4. April 1969: Drei Richter verfolgten einen Dieb

F. H.

4.4.2019, 07:00 Uhr
4. April 1969: Drei Richter verfolgten einen Dieb

© Ulrich

Der Mann schlich sich in den Abendstunden in das Löheschulhaus in der Zeltnerstraße, wo die Beamten gerade Volleyball spielten. In der Umkleidekabine leerte der wagemutige Dieb die Mantel- und Jackentaschen der gesetzeskundigen Freizeitsportler. Im letzten Augenblick machte jedoch Erster Staatsanwalt Dr. Huschka dem ungebetenen Gast einen Strich durch die Rechnung: der Ankläger im Schäfer-Prozeß entdeckte den Hilfsarbeiter, der daraufhin ins Freie stürzte. Von zwei Land- und einem Amtsgerichtsrat in Turnschuhen und kurzen Hosen verfolgt, wurde der Täter in der Sandstraße gefaßt und der Kriminalpolizei übergeben.
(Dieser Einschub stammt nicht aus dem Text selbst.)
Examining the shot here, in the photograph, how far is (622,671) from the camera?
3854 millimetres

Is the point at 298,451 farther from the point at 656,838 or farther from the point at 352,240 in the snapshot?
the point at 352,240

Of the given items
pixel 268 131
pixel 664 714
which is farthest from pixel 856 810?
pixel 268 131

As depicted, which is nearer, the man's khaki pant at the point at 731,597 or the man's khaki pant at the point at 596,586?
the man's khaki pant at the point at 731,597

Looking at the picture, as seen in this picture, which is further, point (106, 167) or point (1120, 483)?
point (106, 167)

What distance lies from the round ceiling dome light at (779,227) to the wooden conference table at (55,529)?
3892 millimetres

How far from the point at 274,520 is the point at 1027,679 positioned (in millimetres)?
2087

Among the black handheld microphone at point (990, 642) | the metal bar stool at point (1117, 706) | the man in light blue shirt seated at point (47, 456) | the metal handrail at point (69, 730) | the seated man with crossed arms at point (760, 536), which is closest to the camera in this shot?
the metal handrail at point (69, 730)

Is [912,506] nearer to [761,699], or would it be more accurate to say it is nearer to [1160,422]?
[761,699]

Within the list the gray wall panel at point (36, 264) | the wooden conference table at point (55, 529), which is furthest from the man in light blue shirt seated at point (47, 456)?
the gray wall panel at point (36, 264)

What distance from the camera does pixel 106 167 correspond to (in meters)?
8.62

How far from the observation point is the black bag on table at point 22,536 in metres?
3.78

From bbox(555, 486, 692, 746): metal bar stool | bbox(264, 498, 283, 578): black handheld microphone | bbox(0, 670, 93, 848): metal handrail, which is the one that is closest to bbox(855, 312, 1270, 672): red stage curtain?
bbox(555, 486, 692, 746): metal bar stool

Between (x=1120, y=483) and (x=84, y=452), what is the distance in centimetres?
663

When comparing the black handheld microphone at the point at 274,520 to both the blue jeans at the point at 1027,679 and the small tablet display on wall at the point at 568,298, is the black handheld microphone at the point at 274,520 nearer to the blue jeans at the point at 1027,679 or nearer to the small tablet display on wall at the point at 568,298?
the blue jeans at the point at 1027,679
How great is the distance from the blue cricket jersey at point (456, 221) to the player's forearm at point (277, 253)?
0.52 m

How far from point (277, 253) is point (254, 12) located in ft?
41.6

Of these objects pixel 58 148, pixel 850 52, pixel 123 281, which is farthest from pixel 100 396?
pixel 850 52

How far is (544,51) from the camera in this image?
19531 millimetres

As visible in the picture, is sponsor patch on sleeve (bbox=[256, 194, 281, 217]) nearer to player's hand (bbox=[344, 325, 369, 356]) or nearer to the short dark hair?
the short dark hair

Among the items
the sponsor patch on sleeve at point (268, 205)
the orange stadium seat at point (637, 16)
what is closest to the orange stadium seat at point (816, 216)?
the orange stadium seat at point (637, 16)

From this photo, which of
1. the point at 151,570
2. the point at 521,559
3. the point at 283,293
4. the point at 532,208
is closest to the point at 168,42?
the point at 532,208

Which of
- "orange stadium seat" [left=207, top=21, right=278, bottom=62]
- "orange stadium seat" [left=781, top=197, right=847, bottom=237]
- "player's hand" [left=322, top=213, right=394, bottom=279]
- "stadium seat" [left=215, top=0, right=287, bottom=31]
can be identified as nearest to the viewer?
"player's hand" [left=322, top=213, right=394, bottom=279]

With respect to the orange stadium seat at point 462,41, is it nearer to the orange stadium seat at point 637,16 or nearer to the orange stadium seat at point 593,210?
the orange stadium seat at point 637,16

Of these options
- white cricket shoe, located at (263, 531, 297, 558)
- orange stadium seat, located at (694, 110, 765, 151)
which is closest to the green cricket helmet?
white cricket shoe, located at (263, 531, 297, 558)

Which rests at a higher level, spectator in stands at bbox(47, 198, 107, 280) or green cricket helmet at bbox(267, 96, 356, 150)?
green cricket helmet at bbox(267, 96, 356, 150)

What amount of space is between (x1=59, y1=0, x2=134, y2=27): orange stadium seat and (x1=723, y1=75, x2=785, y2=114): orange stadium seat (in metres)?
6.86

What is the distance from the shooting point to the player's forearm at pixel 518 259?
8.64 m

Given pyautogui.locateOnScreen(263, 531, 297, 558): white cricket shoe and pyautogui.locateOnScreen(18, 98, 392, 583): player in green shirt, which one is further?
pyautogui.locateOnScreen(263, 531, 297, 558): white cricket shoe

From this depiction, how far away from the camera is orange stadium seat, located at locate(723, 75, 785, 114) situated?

„Das kommt auch selten vor, daß wir der Polizei einen Dieb frei Haus liefern“, schmunzelte einer der bestohlenen Staatsanwälte. Der auf frischer Tat ertappte Hilfsarbeiter konnte allerdings nicht ahnen, welch prominente und „einflußreiche“ Opfer er sich ausgesucht hatte. Seit Jahren treffen sich die Richter und Staatsanwälte einmal in der Woche zu einer gemeinsamen Sportstunde. Martin K. konnte ungehindert in das Löheschulhaus eindringen, weil die Tür nicht verschlossen war.
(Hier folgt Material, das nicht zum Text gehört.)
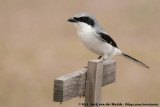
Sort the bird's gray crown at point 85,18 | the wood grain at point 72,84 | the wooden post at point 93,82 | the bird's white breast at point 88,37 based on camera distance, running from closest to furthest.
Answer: the wood grain at point 72,84 → the wooden post at point 93,82 → the bird's gray crown at point 85,18 → the bird's white breast at point 88,37

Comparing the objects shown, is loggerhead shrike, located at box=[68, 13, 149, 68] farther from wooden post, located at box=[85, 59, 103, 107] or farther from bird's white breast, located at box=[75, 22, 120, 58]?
wooden post, located at box=[85, 59, 103, 107]

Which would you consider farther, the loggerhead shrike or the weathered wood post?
the loggerhead shrike

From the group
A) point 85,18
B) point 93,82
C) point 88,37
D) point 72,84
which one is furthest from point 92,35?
point 72,84

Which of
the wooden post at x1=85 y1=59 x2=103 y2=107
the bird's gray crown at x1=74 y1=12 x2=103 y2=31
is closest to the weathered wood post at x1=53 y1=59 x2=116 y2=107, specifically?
the wooden post at x1=85 y1=59 x2=103 y2=107

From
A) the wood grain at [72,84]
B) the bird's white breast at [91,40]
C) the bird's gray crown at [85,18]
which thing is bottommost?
the wood grain at [72,84]

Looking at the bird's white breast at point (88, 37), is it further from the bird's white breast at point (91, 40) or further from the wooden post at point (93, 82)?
the wooden post at point (93, 82)

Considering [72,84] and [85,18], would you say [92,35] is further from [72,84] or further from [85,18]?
[72,84]

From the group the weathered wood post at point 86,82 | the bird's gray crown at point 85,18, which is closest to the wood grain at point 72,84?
the weathered wood post at point 86,82

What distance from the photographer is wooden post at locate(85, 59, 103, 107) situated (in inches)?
166

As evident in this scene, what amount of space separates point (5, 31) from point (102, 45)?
4.97 m

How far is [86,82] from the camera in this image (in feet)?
13.8

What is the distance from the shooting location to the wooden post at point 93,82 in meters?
4.22

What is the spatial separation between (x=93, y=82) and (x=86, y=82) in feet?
0.17

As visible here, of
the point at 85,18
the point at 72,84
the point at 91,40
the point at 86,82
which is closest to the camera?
the point at 72,84
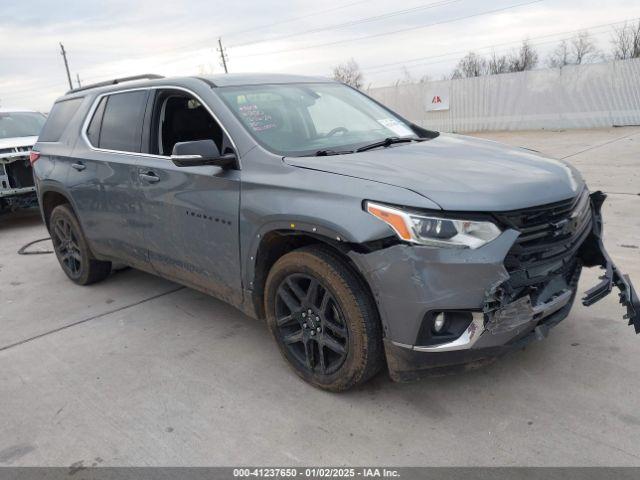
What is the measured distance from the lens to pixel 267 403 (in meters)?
3.06

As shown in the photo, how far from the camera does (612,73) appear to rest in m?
21.0

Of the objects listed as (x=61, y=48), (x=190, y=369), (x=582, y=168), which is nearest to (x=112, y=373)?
(x=190, y=369)

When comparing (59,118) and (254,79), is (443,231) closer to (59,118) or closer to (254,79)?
(254,79)

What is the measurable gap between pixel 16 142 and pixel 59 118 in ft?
13.3

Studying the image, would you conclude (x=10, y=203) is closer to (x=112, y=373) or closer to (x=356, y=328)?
(x=112, y=373)

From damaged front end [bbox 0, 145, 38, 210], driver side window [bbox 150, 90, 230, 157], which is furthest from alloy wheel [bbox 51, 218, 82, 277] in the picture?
damaged front end [bbox 0, 145, 38, 210]

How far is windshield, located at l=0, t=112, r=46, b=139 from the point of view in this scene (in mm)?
9203

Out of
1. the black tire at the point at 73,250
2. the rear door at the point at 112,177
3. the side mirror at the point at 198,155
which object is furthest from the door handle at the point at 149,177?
the black tire at the point at 73,250

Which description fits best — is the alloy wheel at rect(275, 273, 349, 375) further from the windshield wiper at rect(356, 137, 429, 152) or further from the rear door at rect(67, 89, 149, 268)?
the rear door at rect(67, 89, 149, 268)

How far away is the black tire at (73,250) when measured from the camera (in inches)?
200

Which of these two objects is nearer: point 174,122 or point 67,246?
point 174,122

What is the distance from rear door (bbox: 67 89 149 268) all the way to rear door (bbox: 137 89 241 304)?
0.16 m

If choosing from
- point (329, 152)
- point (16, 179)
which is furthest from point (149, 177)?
point (16, 179)

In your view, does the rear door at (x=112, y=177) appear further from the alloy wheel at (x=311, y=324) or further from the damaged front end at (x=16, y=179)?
the damaged front end at (x=16, y=179)
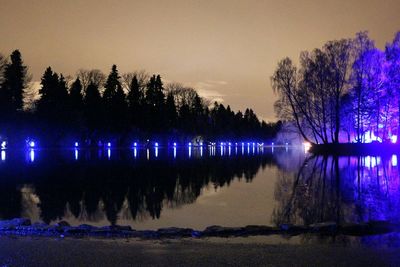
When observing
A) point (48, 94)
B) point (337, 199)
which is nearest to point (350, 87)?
point (337, 199)

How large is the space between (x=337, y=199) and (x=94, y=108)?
7954 cm

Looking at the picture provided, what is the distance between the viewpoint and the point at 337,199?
631 inches

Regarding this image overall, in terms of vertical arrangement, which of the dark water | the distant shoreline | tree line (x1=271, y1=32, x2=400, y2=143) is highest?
tree line (x1=271, y1=32, x2=400, y2=143)

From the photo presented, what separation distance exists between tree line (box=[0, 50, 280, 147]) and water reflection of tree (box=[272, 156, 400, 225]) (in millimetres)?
55660

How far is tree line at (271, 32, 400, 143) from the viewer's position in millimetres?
53781

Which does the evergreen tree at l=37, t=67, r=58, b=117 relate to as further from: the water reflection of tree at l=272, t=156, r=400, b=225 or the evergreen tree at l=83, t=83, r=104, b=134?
the water reflection of tree at l=272, t=156, r=400, b=225

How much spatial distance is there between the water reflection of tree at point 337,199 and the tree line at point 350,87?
1291 inches

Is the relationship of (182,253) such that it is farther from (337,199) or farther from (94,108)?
(94,108)

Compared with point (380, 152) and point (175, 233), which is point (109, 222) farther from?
point (380, 152)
Während die Beamten den Flug des Volleyballs verfolgten, gelangte der Hilfsarbeiter unbemerkt in die Umkleidekabine. Dort klaute er in aller Ruhe eine Brieftasche, zwei Führerscheine, ein Päckchen Zigaretten, einen Bundespersonalausweis, einen 10-DM-Schein und den Dienstausweis eines Staatsanwaltes sowie ein Notizbuch zusammen. Als der Täter schon wieder den Rückzug antreten wollte, vereitelte Erster Staatsanwalt Dr. Huschka diesen Plan.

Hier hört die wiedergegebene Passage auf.